━━━ Data for the task

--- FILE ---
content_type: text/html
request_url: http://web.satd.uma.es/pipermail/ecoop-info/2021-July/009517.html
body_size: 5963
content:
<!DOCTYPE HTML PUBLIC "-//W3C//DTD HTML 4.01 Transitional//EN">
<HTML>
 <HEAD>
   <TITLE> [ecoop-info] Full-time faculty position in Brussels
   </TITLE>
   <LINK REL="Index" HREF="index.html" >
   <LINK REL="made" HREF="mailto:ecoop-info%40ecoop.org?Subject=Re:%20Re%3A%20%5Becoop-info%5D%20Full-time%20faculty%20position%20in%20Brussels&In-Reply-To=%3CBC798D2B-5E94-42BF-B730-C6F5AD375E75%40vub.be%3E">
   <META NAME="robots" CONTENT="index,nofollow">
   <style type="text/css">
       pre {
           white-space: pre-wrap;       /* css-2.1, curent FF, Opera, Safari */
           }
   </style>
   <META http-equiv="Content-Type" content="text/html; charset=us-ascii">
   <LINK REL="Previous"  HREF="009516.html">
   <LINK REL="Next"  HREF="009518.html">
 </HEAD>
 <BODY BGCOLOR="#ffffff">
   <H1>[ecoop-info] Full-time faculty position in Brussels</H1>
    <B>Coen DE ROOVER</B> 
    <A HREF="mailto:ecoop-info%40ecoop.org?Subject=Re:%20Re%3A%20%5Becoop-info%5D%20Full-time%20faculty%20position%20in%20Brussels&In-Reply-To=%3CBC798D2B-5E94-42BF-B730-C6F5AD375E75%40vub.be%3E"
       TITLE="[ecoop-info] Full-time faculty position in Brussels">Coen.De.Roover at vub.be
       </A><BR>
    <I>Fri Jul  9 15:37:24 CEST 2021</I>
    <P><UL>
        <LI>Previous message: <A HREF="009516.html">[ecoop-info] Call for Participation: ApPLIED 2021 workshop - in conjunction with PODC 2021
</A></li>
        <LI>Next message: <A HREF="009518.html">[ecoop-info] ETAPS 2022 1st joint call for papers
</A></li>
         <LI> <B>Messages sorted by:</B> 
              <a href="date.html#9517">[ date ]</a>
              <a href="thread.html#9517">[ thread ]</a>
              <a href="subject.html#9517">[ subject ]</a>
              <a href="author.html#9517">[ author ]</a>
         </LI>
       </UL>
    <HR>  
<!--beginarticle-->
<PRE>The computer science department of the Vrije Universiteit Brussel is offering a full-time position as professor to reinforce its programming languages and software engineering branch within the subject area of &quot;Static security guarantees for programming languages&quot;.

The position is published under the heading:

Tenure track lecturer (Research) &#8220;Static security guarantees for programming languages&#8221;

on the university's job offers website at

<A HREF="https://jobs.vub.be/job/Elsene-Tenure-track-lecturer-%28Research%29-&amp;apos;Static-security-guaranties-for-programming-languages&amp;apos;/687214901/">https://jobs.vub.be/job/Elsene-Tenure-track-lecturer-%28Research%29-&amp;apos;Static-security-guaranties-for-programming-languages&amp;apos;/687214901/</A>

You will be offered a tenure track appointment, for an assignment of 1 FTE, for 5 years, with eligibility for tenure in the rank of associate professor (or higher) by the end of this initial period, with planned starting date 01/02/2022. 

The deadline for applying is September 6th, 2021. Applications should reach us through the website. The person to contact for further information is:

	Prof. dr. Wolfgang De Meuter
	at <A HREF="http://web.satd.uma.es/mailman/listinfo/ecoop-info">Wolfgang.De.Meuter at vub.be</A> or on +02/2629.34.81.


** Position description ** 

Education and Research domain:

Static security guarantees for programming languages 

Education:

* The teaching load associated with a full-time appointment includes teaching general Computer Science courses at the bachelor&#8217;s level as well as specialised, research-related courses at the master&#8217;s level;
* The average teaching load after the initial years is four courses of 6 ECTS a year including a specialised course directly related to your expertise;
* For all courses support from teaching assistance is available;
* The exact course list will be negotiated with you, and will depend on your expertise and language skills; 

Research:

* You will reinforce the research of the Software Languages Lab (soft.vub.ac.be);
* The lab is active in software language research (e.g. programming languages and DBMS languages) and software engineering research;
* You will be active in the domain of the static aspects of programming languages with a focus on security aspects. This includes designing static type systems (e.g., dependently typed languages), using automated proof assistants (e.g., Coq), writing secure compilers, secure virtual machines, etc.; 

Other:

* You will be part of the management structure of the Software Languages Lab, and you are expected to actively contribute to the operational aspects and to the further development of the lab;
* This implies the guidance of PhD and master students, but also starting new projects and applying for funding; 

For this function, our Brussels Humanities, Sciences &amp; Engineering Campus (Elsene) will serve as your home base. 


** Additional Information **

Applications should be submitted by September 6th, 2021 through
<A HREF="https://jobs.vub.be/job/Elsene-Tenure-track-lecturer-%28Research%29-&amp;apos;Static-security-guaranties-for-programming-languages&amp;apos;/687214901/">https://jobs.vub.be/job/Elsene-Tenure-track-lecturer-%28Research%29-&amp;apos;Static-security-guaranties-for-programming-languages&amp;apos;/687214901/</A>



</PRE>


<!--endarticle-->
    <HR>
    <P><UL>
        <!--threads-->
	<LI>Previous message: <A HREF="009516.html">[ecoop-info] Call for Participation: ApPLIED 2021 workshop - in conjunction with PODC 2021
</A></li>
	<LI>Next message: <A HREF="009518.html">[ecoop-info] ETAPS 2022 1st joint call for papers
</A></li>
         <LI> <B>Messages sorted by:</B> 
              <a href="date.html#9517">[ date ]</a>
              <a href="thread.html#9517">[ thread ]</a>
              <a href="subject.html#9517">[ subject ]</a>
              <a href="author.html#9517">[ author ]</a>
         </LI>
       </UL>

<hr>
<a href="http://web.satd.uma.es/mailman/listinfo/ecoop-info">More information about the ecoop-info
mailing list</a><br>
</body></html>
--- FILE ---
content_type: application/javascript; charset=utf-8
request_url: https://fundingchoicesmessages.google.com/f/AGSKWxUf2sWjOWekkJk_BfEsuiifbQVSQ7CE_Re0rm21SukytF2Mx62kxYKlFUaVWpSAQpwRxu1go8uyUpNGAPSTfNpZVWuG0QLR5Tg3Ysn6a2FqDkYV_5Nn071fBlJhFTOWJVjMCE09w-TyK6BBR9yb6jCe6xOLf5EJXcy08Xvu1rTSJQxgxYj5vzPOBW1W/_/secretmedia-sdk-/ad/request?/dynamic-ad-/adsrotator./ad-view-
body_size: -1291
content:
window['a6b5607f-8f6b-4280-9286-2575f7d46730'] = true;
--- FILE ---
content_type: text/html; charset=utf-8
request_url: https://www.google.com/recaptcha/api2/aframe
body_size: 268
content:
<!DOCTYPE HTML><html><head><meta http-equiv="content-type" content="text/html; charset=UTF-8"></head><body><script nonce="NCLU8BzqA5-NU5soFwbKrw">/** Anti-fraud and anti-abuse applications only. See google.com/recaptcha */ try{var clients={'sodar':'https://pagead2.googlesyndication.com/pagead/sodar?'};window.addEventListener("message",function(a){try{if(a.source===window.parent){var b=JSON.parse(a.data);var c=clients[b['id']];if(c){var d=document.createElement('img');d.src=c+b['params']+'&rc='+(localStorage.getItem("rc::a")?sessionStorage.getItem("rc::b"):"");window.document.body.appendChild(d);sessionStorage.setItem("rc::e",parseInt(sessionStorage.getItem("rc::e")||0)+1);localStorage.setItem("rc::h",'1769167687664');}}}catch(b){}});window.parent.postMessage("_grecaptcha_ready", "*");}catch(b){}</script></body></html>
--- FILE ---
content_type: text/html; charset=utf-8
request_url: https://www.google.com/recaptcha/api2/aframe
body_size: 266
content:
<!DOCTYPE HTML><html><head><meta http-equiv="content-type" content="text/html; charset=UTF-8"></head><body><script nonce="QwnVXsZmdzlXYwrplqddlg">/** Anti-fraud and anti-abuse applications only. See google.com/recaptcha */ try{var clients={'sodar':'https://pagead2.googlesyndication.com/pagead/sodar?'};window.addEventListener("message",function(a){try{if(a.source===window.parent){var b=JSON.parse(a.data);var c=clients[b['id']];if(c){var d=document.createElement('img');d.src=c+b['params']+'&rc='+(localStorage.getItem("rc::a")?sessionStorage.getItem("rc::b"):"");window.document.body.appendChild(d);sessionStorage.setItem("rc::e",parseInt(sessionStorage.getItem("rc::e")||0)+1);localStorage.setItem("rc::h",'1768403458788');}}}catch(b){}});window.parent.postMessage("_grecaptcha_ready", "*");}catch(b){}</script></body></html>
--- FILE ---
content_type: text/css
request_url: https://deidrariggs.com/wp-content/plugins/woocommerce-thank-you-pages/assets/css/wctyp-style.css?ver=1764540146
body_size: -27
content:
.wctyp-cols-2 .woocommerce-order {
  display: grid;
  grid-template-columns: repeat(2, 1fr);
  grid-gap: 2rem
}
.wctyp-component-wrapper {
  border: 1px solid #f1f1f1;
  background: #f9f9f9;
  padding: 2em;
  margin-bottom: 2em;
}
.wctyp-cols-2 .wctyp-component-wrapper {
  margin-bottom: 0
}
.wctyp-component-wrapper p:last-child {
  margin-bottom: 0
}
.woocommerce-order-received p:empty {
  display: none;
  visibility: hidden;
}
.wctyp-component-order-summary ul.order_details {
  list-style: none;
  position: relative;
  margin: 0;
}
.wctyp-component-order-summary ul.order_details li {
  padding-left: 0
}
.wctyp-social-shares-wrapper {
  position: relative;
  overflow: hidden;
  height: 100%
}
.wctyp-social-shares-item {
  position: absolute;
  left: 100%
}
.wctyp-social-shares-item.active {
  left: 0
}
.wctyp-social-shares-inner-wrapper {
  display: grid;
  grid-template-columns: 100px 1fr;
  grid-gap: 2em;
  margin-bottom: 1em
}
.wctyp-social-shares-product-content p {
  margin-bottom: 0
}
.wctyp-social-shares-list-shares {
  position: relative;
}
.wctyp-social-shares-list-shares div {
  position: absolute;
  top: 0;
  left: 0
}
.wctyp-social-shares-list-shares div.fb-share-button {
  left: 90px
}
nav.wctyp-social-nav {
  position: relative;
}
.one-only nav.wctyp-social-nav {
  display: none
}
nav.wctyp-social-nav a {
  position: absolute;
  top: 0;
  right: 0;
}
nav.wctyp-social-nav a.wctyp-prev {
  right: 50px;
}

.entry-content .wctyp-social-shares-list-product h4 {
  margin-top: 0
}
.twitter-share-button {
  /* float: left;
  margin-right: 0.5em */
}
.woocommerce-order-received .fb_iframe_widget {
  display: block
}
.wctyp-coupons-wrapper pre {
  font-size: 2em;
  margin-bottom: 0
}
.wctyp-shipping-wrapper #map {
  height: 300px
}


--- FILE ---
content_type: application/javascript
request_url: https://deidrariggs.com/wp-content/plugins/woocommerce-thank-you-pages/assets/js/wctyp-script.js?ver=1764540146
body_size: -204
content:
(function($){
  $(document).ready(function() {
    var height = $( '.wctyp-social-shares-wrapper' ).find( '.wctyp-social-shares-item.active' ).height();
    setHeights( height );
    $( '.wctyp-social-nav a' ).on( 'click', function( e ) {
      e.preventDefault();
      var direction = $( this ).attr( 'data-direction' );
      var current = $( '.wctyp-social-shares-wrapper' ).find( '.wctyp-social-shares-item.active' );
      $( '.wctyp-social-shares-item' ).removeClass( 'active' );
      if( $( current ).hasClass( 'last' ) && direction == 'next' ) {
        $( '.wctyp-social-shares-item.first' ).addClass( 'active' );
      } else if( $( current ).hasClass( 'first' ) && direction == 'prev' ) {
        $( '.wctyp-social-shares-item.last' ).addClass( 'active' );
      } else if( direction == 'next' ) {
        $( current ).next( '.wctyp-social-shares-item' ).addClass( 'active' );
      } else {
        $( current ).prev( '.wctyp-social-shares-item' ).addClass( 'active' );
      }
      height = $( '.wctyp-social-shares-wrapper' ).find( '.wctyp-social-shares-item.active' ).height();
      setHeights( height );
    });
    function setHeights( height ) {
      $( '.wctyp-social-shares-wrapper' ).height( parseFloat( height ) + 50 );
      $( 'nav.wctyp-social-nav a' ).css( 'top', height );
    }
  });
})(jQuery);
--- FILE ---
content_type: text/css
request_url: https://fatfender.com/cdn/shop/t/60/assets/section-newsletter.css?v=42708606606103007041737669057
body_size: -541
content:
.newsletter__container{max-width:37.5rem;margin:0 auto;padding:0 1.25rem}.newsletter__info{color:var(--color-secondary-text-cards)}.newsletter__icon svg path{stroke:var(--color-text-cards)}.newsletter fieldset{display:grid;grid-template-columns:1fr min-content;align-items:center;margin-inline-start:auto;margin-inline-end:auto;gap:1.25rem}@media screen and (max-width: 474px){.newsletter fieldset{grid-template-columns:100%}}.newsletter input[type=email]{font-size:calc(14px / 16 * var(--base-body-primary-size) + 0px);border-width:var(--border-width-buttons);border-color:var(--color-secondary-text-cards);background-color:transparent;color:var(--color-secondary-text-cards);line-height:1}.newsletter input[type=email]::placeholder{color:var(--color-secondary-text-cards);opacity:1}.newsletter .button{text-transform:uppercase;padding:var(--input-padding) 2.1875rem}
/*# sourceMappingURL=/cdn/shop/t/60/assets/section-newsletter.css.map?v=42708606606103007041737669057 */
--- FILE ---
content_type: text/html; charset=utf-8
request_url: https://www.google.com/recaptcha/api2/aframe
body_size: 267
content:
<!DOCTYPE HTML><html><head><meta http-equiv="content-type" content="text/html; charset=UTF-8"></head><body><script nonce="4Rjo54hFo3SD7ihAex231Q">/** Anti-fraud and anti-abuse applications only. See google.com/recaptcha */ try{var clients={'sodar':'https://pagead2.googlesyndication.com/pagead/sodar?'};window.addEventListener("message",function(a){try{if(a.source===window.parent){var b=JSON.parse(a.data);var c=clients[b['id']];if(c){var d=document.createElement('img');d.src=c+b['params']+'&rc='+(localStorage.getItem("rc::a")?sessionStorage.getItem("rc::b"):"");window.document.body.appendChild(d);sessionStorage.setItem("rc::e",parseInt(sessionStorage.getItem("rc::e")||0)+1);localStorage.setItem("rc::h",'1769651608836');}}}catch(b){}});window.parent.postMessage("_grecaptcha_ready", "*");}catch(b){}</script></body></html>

━━━━━━

• Exercise directions:
The lines that contain the word "your" are wanted; copy each of them from the records.

• Task solution:
* The average teaching load after the initial years is four courses of 6 ECTS a year including a specialised course directly related to your expertise;
* The exact course list will be negotiated with you, and will depend on your expertise and language skills; 
For this function, our Brussels Humanities, Sciences &amp; Engineering Campus (Elsene) will serve as your home base. 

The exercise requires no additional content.